EXERCISE
From the listing below, retype exactly the line holding "WHOLE COLLECTION PROJECT", the line holding "RYOBI doorman S-101PV ドアマン開閉力調節機能付き", and the lines between them; skip everything else.
SOURCE INFORMATION section start
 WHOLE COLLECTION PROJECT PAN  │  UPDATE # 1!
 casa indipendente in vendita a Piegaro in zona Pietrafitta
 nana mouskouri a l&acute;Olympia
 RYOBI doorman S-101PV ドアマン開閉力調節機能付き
SOURCE INFORMATION section end
SOURCE INFORMATION section start
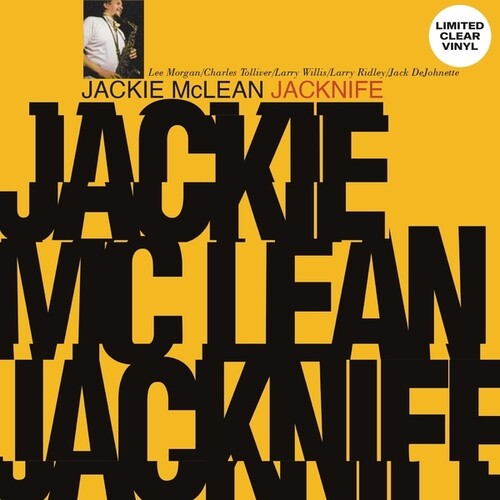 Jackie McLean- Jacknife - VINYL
SOURCE INFORMATION section end
TASK RESULT
 WHOLE COLLECTION PROJECT PAN  │  UPDATE # 1!
 casa indipendente in vendita a Piegaro in zona Pietrafitta
 nana mouskouri a l&acute;Olympia
 RYOBI doorman S-101PV ドアマン開閉力調節機能付き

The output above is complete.